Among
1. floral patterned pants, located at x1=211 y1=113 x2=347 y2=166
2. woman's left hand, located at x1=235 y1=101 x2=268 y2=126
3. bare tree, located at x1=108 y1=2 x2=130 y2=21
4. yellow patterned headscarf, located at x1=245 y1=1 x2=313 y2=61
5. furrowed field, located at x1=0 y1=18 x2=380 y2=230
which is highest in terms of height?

● Exercise goal
Copy the items above word for word, line by line, with nothing changed.

● Solution to the problem
Among
1. floral patterned pants, located at x1=211 y1=113 x2=347 y2=166
2. woman's left hand, located at x1=235 y1=101 x2=268 y2=126
3. bare tree, located at x1=108 y1=2 x2=130 y2=21
4. yellow patterned headscarf, located at x1=245 y1=1 x2=313 y2=61
5. furrowed field, located at x1=0 y1=18 x2=380 y2=230
which is highest in terms of height?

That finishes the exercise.